WikiLeaks’ Julian Assange was indicted on 17 new counts of violating the Espionage Act, the Justice Department announced Thursday. The move by the Trump administration substantially raises the legal stakes in the U.S. government’s yearslong standoff with the man who until six weeks ago had been holed up at the Ecuadoran Embassy in London in an effort to avoid extradition. The new charges are part of an expanded indictment of the WikiLeaks founder in response to his 2010 publishing of classified military and diplomatic documents leaked to the group by Chelsea Manning.
In addition to unrelated charges in Sweden, Assange was previously fighting extradition to the U.S. on a single conspiracy count for hacking. The government’s case against Assange, however, just got far more severe, and the indictment accuses him of being complicit with Manning in what was the biggest breach of classified material in U.S. history. Manning passed more than 700,000 documents, videos, diplomatic cables, and battlefield accounts to WikiLeaks and was given a 35-year military prison sentence that was ultimately commuted by President Barack Obama. The previous conspiracy charge carried a maximum five years in prison, but each new Espionage Act violation could mean an additional 10 years in prison for each charge.
There are significant First Amendment implications wrapped up in Assange’s indictment, implications that had given the Obama administration pause in its legal pursuit of Assange. The Trump Justice Department, however, played down the constitutional implications of the new charges, the New York Times notes, by stressing the indictment largely centered on how Assange solicited the classified material, not his publishing of it. “The three charges that squarely addressed Mr. Assange’s publication of government secrets were focused on a handful of files that contained the names of people who had provided information to the United States in dangerous places like the Afghanistan and Iraq war zones, and authoritarian states like China, Iran, and Syria,” the Times reports. “But the officials would not engage with questions about how the actions they said were felonies by Mr.

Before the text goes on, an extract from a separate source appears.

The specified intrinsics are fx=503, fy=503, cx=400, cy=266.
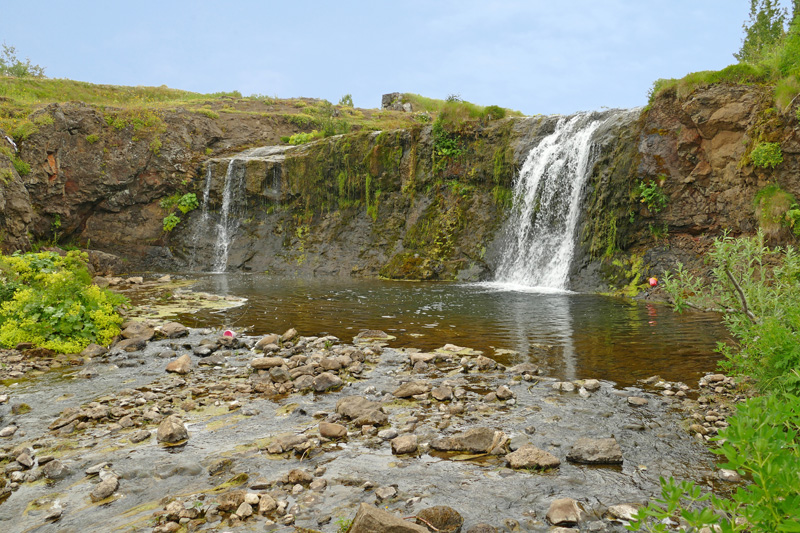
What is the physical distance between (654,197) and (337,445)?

Assange differed from ordinary investigative journalism. Notably, The New York Times, among many other news organizations, obtained precisely the same archives of documents from WikiLeaks, without authorization from the government.”
“Justice Department officials could not immediately point to a successful prosecution of a case comparable to the charges filed against Assange,” the Washington Post reports.
“The Espionage Act was originally written during World War I to target spies and traitors, and has been used intermittently since, including when the government prosecuted the source of the so-called Pentagon Papers during the Vietnam War.”